Além disto, subsistem ainda hoje artesãos e camponeses independentes que não utilizam operários e que portanto não produzem na qualidade de capitalistas. «Eles apresentam-se unicamente como vendedores de mercadorias, não como vendedores de trabalho; este trabalho não tem portanto nada a ver com a troca do capital e do trabalho nem, consequentemente, com a distinção entre trabalho produtivo e trabalho improdutivo, que é baseada no facto de o trabalho ser trocado por dinheiro, seja enquanto dinheiro, seja enquanto capital. Não deixando de produzir mercadorias eles não pertencem assim nem à categoria dos trabalhadores produtivos nem à dos trabalhadores improdutivos Mas a sua produção não é subordinada ao modo de produção capitalista»[6]

A consciência de classe na sua relação com o trabalho produtivo e com o trabalho improdutivo


A existência da taxa de lucro médio, que a concorrência estabelece em função da oferta e da procura, faz com que pouco importe ao capitalista que o seu capital seja Investido na produção, na circulação ou nos dota sectores simultaneamente. O problema do trabalho produtivo e improdutivo no se lhe coloca. Tão pouco os trabalhadores se perguntam se estão empregados de modo produtivo ou improdutivo. Na verdade, quer num caso quer no outro, a sua existência depende sempre da venda da sua força de trabalho. Em consequência da divisão capitalista do trabalho, cada grande categoria profissional recebe um salário diferente. Os trabalhadores fazem concorrência uns aos outros primeiro para encontrarem trabalho, depois para obterem os empregos melhor retribuídos e menos custosos. Tudo se passa como se o capital deixasse a concorrência entre os trabalhadores fixar as condições adequadas à reprodução da força de trabalho.

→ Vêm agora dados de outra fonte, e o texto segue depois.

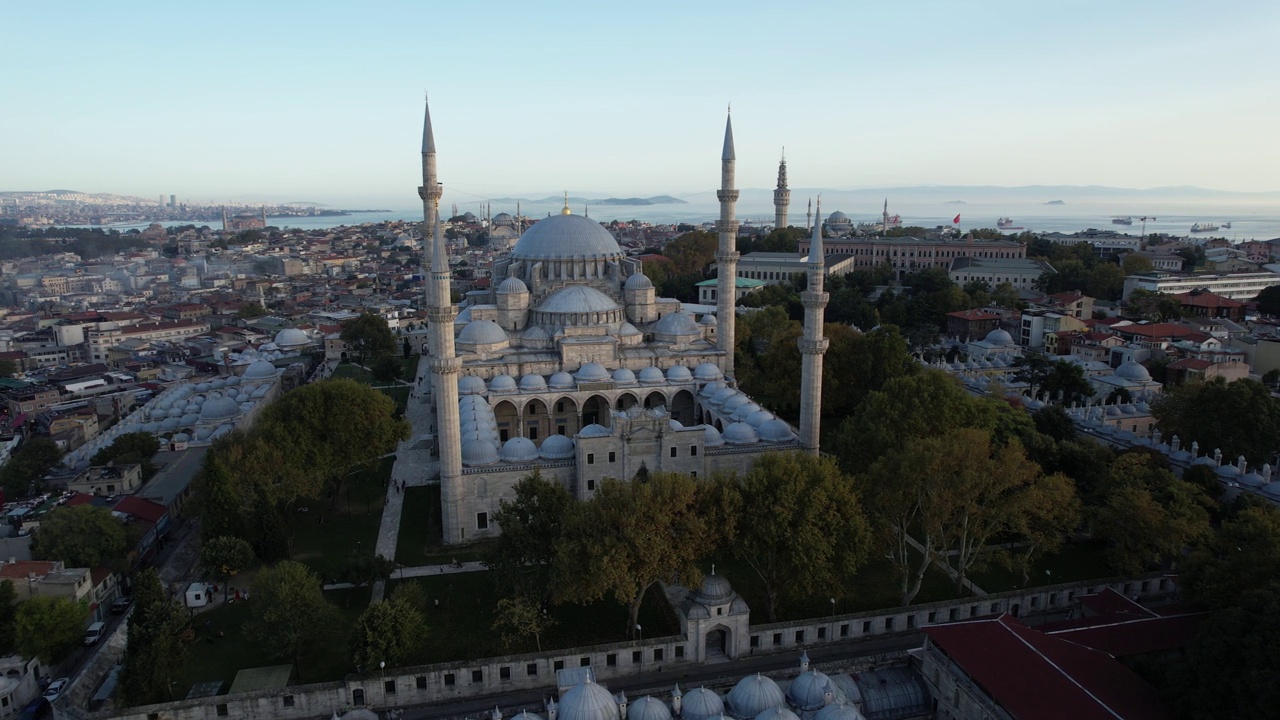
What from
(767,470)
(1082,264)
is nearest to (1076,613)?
(767,470)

A acumulação do capital é acompanhada, por um lado, pela concorrência entre os capitalistas, por outro pela que existe entre os trabalhadores e ainda por uma confrontação permanente patrões-operários a respeito do nível de salários e portanto dos lucros. Estes diversos factores entrechocam-se e influenciam-se reciprocamente, Os interesses económicos assumem aos olhos dos capitalistas e dos trabalhadores o aspecto de interesses de classe. Os primeiros não fazem face separadamente aos trabalhadores no seu conjunto, nem estes últimos afrontam o capital no seu conjunto.
O Estado e a ideologia capitalistas servem de garantia aos interesses colectivos dos capitalistas, à manutenção das relações de produção existentes. Quanto ao interesse colectivo dos trabalhadores, ele deve, para prevalecer, levar vantagem sobre a concorrência a que estes se entregam entre si e não pode ultrapassar os limites a que a dependência do trabalho em relação ao capital o submete. Isto diz respeito tanto ao trabalho produtivo como ao trabalho improdutivo.

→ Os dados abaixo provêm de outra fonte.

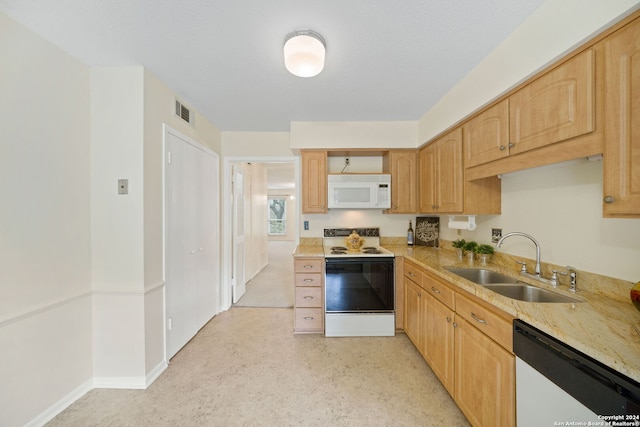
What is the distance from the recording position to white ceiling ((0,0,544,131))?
50.8 inches

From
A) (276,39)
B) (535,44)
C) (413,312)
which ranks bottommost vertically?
(413,312)

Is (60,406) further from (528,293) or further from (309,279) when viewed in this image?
(528,293)

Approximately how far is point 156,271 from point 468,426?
2556 millimetres

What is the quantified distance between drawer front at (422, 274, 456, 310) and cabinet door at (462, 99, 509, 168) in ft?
3.31

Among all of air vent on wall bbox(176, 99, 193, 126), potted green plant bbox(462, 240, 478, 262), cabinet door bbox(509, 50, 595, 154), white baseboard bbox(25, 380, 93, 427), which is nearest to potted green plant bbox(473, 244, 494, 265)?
potted green plant bbox(462, 240, 478, 262)

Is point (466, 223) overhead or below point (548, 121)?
below

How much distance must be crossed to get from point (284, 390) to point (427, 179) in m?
2.54

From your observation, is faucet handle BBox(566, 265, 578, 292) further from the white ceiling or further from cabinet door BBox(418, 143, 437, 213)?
the white ceiling

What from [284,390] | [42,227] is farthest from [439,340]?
[42,227]

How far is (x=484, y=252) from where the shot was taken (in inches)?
80.7

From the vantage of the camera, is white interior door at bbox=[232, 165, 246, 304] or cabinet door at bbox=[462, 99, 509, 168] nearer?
cabinet door at bbox=[462, 99, 509, 168]

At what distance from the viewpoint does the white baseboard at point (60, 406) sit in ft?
4.83

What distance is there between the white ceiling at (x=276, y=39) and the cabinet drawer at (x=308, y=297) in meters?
2.03

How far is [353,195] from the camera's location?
293 centimetres
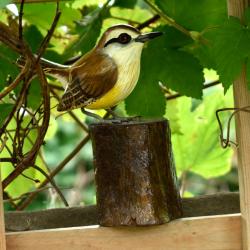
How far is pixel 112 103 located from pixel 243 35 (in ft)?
0.78

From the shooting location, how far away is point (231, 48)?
1241 mm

Quando Marx fala do desenvolvimento da consciência de classe proletária, não o faz de modo algum baseado na distinção entre estes dois tipos de trabalho, mas sim fundamentando-se nas transformações ocorridas nas relações de classe, enquanto a acumulação do capital se prossegue e, devido a isso, a divisão da sociedade em duas grandes classes se acentua, tendo como resultado a proletarização crescente de uma cada vez maior parte da população. E assim que se pode ler em O Capital: «À medida que diminui o número dos potentados do capital que usurpam e monopolizam todas as vantagens deste período de evolução social, aumentam a miséria, a opressão, a escravatura, a degradação, a exploração, assim como igualmente se desenvolve a resistência da classe operária, cada vez mais disciplinada, unida e organizada pelo próprio mecanismo da produção capitalista. O monopólio do capital torna-se um obstáculo ao modo de produção que se desenvolveu e prosperou com ele e sob os seus auspícios. A socialização do trabalho e a centralização das suas actividades materiais chegam a um ponto em que não cabem mais no seu invólucro capitalista. Este último acaba por rebentar. A hora da propriedade capitalista soou. Os expropriadores serão por seu turno expropriados»[7].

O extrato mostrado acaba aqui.